Ode às minhas avós: um legado matriarcal
Lucas Aflitos
“Eu sou atlântica”
Beatriz Nascimento
Eu sou atlântica.
Sou o imenso oceano entre África e Brasil.
Sou o corpo escravizado, acoitado, remendado.
Sou aquele negro,
Aquela negra.
Sou aqueles com os pés no chão de terra batida.
Sou aquela negra que sobre a ladeira do morro com a lata d´água na cabeça.
Sou a mommy.
Sou aqueles sem nomes.
Sou a árvore genealógica que não se complementa.
Quem veio antes?
Quem são aqueles que carrego nas minhas entranhas?
Não sei.
O pouco que sei está impresso no poder matriarcal das mulheres negras.
Sou fruto desse legado.
Sou Elsa Lopes da Silva, bisavó materna;
Sou Maria Filomena Ribeiro da Cruz, avó materna;
Sou Jultiva Oliveira Aflitos, avó paterna.
Sou a elegância da bisa.
Sou o amor imensurável e a ironia de Filó.
Sou a doçura de Juju.
Na verdade, penso que sou.
Ainda me falta coragem para honrar o legado dessas matriarcas,
Que só sei pela minha visão do pouco que convivi.
Penso em seus medos, seus anseios, suas frustrações.
Penso em toda a vulnerabilidade delas disfarçados pelo mito da “mulher guerreira”.
Da força bruta em viver.
Dos abusos sofridos.
Dos arrependimentos.
Da certeza do caminho escolhido (?) através da família.
Filhos, netos, bisnetos...
A continuidade fluída
Sou o olhar apurado.
O fervor de suas crenças.
Penso que sou.
Sou a frustração de ter sido arrancado de suas vistas.

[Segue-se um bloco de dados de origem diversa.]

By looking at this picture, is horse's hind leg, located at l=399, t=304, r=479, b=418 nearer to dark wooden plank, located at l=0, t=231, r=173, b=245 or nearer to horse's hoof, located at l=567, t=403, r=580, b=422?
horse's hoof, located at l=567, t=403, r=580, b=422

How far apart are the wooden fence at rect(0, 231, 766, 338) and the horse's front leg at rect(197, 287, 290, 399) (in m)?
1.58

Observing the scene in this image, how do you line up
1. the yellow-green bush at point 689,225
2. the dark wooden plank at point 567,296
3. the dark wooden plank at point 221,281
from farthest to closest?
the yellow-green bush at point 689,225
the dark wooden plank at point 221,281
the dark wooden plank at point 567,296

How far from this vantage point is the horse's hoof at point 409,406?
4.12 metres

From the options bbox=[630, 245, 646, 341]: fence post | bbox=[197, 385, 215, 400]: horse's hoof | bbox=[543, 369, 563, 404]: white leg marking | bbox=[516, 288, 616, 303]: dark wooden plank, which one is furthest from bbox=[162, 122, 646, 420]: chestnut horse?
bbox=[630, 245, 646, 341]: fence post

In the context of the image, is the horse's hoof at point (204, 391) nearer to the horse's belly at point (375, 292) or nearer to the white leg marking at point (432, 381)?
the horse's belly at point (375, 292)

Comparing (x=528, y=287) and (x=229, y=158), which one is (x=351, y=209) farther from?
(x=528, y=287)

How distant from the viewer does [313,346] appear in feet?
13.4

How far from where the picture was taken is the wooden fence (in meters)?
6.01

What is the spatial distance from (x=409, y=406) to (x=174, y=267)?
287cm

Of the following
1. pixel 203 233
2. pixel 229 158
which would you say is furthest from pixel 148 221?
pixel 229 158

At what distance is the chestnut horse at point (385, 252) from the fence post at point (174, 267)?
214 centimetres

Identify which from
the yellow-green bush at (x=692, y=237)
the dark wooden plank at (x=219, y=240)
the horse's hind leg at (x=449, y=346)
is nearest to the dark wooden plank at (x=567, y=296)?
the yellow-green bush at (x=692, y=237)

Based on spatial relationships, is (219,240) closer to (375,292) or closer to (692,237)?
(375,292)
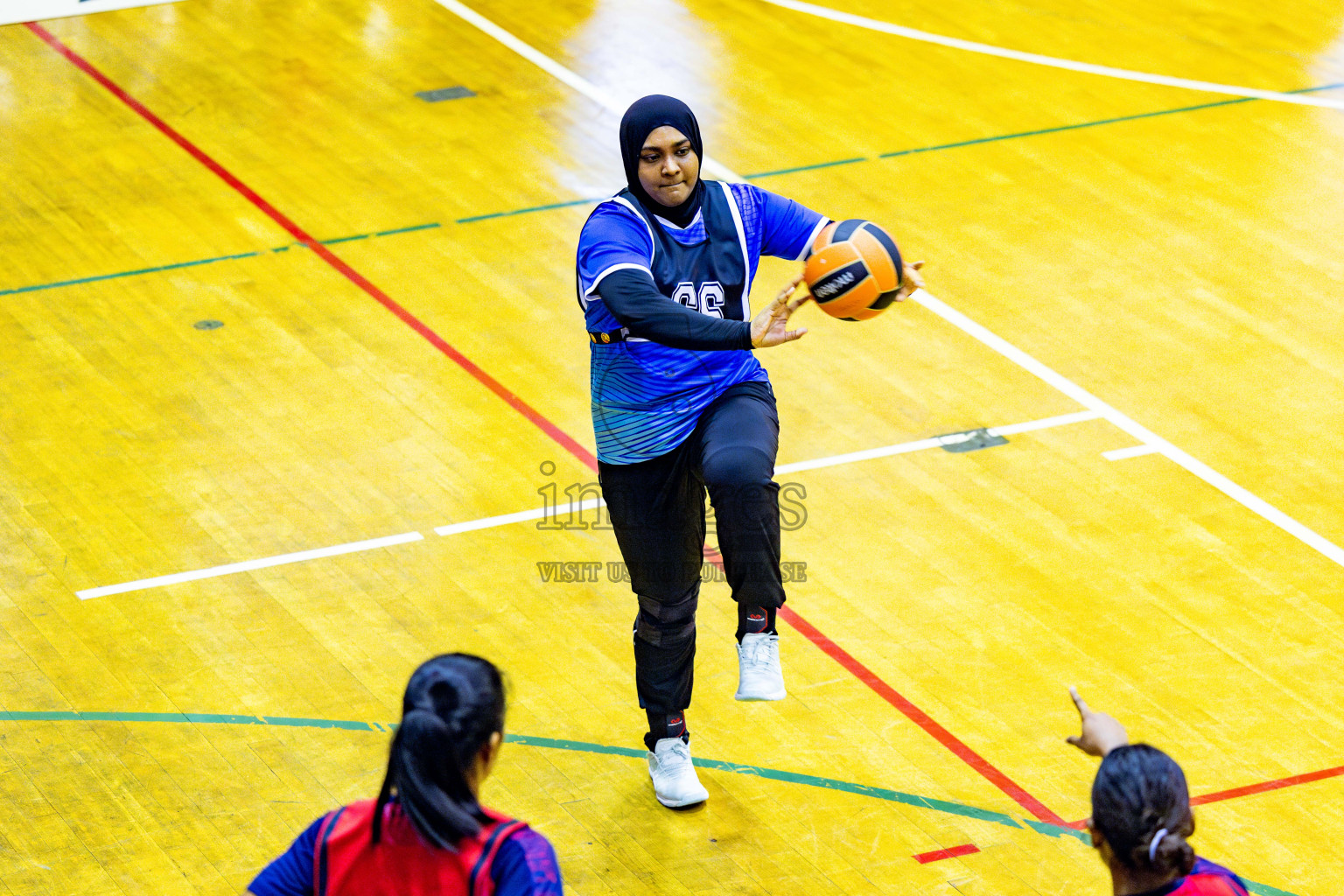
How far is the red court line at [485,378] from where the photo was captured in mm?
6629

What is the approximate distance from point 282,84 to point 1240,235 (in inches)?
278

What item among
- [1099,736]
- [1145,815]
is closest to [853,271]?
[1099,736]

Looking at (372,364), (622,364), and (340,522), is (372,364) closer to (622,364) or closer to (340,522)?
(340,522)

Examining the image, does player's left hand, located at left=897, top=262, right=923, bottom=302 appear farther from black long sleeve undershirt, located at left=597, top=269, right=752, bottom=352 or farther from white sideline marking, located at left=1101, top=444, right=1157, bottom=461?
white sideline marking, located at left=1101, top=444, right=1157, bottom=461

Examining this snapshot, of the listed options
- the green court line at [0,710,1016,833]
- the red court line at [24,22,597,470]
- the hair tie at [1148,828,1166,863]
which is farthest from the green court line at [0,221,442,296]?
the hair tie at [1148,828,1166,863]

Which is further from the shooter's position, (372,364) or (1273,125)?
(1273,125)

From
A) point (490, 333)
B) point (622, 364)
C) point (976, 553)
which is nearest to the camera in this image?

Gosto de pensar que elas me cercam e me protegem.
A ancestralidade é isso!
Uma imensa árvore genealógica em fragmentos,
Mas na certeza daqueles que vieram antes,
Estão por nós
Estão por mim.
Sou aquele que deita à sombra da árvore
Que aproveita o vento de Iansã
Sob o manto sagrado de Elsa,
De Filomena,
De Jultiva.
In Memoriam de
Elsa Lopes da Silva (falecida em 2002 “aos 80 e poucos”);
Maria Filomena Ribeiro da Cruz (falecida em 2011 “aos 70 e poucos”);
Jultiva Aflitos (falecida em 2020, aos 97 anos por conta da Covid-19).